**Questions**
**a)** In the foster care study excerpt, what peak number of children living in out-of-home care in the U.S. was reached in 1999?
**b)** Pull out the passage of the foster care study excerpt that runs from "Introduction" down to "care is evident.".

Adult well-being of foster care alumni: Comparisons to other child welfare recipients and a non-child welfare sample in a high-risk, urban setting
Highlights
► Compared to a non-child welfare sample, foster children had poor adult outcomes. ► Recipients of in-home child welfare services also had poor adult outcomes. ► Likewise, non-maltreated children with a CPS history fared poorly in adulthood. ► The outcomes of foster care alumni did not differ from other child welfare groups. ► Results implicate risks prior to CPS involvement as predictors of long-term well-being.
Introduction
Beginning in the early 1980s the number of children living in out-of-home (i.e., foster) care in the U.S. climbed steadily for nearly two decades, reaching a peak level of 568,000 in 1999 (U.S. House of Representatives, 2000). Placements have since declined, but in 2010 alone more than 250,000 children were placed in foster care and over 400,000 children resided in foster care at year's end (U.S. Department of Health and Human Services, 2012). Although most children who receive child protective services are not removed from their homes, the $25 billion spent on foster care annually accounts for the majority of dedicated federal child welfare spending (DeVooght, Allen, & Geen, 2008). Considering its public costs and implications for the well-being of vulnerable children and families, the need to scrutinize foster care is evident.

Saved data entries:

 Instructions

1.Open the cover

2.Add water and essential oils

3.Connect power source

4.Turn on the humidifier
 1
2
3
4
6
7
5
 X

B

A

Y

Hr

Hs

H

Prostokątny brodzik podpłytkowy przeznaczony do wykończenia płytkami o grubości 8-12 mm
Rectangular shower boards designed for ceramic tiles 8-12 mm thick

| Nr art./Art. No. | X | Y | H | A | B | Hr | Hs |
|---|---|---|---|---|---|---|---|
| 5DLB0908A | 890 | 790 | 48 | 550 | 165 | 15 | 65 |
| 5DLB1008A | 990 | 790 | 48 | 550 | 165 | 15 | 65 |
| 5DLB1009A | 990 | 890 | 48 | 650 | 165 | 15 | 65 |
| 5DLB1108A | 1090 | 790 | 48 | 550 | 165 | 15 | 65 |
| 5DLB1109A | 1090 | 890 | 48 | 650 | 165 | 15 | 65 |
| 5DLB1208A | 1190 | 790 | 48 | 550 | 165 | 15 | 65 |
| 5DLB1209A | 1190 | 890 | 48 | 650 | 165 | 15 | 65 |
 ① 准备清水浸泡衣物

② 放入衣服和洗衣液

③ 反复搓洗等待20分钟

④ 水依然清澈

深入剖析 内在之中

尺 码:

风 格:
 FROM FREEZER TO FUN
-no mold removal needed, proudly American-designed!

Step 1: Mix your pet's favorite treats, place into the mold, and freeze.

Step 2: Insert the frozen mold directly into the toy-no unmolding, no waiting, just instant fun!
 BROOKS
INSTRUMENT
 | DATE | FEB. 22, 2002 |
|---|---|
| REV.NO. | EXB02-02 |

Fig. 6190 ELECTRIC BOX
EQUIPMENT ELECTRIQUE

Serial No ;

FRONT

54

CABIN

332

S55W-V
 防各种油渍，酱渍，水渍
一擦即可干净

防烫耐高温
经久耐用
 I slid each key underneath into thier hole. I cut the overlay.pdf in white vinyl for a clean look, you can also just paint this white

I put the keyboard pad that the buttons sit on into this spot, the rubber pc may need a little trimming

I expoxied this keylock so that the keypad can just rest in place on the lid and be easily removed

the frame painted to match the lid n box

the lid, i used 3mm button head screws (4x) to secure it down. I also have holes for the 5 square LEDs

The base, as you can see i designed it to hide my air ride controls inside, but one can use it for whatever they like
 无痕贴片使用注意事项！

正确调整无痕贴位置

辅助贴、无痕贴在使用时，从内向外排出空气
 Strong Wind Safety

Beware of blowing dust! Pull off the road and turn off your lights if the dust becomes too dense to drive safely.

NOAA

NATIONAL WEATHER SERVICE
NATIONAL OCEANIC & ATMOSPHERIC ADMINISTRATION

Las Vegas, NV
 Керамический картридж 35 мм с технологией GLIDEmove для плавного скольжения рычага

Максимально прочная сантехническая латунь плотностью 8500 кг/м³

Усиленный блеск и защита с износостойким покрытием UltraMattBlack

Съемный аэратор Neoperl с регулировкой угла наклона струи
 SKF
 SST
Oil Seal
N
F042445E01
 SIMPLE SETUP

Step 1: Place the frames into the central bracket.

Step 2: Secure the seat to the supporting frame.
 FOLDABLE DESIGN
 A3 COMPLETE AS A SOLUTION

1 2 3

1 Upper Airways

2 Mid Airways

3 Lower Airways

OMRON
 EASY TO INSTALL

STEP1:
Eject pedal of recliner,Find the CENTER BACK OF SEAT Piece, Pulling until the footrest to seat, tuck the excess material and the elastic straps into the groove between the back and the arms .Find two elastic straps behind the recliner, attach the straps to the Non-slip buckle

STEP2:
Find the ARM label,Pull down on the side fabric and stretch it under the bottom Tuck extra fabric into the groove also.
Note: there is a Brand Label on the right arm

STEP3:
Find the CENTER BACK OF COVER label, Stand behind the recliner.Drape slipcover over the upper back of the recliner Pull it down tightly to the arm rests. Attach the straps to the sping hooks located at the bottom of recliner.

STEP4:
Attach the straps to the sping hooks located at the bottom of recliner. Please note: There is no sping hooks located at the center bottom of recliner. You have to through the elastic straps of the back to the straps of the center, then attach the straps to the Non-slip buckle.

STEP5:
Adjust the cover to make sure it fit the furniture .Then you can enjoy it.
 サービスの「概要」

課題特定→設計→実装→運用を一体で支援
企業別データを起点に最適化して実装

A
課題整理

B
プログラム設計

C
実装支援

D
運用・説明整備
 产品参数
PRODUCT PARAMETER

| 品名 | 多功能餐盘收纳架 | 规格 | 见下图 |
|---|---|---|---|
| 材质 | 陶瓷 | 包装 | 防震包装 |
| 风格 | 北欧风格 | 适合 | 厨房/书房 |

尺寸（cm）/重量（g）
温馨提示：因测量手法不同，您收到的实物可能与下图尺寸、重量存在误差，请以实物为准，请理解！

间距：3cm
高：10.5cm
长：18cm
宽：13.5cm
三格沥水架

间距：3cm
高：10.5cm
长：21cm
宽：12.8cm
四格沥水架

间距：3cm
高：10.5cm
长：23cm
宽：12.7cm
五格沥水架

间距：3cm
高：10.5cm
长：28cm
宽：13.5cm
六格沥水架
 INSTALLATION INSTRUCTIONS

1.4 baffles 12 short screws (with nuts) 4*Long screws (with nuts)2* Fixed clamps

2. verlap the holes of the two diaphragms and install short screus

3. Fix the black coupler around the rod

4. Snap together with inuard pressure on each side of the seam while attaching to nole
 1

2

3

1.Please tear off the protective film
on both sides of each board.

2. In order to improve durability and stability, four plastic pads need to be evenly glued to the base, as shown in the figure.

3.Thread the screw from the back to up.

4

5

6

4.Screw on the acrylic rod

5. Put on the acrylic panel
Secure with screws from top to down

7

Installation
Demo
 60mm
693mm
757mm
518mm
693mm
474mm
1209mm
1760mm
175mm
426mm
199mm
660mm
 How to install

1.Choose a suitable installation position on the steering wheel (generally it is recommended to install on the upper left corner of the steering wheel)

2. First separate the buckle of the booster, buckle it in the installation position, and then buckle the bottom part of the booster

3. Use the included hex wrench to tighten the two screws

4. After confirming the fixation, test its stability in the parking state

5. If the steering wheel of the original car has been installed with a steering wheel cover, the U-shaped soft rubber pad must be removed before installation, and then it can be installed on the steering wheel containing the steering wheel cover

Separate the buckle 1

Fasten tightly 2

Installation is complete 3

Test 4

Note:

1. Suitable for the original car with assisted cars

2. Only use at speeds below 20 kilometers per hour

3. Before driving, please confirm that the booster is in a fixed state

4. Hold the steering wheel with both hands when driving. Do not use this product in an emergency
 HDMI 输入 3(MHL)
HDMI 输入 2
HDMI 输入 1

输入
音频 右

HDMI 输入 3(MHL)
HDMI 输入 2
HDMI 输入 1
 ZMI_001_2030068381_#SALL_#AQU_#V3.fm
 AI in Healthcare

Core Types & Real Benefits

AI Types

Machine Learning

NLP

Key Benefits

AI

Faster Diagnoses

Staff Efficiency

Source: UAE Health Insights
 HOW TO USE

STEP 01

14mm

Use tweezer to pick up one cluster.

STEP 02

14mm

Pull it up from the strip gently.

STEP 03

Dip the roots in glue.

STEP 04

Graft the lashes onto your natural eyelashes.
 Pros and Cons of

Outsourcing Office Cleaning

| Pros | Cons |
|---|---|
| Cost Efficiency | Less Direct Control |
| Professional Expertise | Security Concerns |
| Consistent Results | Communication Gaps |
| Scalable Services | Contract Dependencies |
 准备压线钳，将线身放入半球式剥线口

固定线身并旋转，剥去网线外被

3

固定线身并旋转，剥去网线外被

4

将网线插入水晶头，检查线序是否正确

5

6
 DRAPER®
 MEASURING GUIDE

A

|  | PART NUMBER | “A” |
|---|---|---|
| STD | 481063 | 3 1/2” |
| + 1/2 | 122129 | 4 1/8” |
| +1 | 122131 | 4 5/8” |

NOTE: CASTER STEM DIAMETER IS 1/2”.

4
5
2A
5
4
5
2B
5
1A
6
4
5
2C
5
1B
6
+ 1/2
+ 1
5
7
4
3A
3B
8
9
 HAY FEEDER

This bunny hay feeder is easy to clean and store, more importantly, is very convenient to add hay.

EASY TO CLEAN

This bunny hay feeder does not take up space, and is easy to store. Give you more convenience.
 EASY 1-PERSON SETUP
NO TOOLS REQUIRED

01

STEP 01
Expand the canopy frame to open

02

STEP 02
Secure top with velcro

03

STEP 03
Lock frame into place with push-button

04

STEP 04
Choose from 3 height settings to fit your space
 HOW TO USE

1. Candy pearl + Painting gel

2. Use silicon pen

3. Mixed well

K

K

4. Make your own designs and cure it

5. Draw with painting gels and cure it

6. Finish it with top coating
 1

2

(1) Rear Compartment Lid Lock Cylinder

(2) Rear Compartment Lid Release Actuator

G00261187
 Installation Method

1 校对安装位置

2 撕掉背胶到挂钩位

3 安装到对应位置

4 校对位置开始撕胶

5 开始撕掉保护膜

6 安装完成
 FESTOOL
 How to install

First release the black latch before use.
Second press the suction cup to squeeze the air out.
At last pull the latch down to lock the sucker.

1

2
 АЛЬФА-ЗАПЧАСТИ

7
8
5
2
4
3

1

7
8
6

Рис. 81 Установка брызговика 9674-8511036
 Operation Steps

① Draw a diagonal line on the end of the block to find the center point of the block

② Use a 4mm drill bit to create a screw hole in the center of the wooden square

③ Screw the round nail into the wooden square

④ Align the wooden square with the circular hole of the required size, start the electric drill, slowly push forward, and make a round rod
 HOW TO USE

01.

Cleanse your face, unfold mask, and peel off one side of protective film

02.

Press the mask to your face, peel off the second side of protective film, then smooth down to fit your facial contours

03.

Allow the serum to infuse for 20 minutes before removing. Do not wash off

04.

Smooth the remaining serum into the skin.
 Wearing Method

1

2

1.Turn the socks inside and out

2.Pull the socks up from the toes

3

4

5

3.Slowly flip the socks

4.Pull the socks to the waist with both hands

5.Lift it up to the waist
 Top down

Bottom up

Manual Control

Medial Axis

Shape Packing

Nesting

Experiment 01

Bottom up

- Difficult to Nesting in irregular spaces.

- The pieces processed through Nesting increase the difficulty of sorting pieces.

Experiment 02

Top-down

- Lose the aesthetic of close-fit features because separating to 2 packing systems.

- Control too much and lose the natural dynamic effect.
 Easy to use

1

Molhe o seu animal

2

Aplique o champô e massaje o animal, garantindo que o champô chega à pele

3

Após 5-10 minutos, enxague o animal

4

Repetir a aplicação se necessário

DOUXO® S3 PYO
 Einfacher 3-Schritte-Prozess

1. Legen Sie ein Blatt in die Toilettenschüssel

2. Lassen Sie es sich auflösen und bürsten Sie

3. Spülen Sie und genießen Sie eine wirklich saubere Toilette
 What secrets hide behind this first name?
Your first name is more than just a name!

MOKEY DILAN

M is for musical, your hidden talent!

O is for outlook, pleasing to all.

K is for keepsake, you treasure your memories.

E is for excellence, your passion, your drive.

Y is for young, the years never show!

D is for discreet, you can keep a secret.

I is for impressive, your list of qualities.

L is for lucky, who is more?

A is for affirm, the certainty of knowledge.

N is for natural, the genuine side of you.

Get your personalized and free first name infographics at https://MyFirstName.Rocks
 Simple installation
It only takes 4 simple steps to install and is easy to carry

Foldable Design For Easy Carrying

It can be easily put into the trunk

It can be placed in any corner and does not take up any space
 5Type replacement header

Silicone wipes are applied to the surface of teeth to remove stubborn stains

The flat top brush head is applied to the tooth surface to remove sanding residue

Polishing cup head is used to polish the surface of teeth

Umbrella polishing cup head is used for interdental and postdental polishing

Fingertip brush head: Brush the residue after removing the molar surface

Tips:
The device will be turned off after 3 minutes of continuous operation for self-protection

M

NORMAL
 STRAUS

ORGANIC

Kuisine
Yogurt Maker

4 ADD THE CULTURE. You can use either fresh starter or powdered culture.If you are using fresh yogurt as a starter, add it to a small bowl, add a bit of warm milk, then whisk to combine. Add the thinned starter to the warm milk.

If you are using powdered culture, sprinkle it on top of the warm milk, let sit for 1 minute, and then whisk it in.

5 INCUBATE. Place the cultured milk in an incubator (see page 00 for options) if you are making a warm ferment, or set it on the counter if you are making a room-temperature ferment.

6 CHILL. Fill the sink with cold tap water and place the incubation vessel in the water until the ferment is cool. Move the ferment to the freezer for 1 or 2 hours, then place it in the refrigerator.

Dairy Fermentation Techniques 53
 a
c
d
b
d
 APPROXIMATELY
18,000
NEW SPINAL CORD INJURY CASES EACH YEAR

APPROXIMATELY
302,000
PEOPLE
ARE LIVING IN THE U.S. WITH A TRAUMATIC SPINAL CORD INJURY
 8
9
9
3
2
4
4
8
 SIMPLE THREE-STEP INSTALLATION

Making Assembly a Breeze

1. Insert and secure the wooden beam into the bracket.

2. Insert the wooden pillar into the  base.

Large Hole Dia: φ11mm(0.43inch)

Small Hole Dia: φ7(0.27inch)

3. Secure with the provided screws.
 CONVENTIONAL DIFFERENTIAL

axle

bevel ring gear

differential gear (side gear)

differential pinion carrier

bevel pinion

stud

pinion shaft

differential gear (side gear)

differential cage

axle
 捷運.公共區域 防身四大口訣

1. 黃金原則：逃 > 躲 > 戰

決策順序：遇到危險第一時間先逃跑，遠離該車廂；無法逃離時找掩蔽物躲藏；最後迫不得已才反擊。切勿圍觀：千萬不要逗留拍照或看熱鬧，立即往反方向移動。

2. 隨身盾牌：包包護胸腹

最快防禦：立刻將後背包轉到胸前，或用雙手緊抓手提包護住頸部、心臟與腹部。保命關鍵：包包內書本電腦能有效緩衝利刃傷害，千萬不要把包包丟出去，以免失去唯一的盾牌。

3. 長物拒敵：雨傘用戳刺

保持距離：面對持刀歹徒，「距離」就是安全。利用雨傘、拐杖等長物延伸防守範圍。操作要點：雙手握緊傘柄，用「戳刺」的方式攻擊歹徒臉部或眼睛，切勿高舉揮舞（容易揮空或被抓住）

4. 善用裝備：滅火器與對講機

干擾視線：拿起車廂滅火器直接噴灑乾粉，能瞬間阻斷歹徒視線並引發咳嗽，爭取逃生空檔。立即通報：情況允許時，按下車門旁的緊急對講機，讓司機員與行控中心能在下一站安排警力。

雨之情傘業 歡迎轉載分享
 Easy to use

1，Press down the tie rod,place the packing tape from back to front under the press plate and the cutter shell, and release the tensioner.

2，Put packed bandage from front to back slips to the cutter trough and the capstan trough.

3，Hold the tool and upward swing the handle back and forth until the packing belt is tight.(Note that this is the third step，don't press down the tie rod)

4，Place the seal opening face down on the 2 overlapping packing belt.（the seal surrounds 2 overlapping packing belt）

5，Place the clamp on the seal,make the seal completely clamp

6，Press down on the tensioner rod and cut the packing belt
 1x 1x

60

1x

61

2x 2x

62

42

**Results for each task**
**a)** 568,000

**b)**
Introduction
Beginning in the early 1980s the number of children living in out-of-home (i.e., foster) care in the U.S. climbed steadily for nearly two decades, reaching a peak level of 568,000 in 1999 (U.S. House of Representatives, 2000). Placements have since declined, but in 2010 alone more than 250,000 children were placed in foster care and over 400,000 children resided in foster care at year's end (U.S. Department of Health and Human Services, 2012). Although most children who receive child protective services are not removed from their homes, the $25 billion spent on foster care annually accounts for the majority of dedicated federal child welfare spending (DeVooght, Allen, & Geen, 2008). Considering its public costs and implications for the well-being of vulnerable children and families, the need to scrutinize foster care is evident.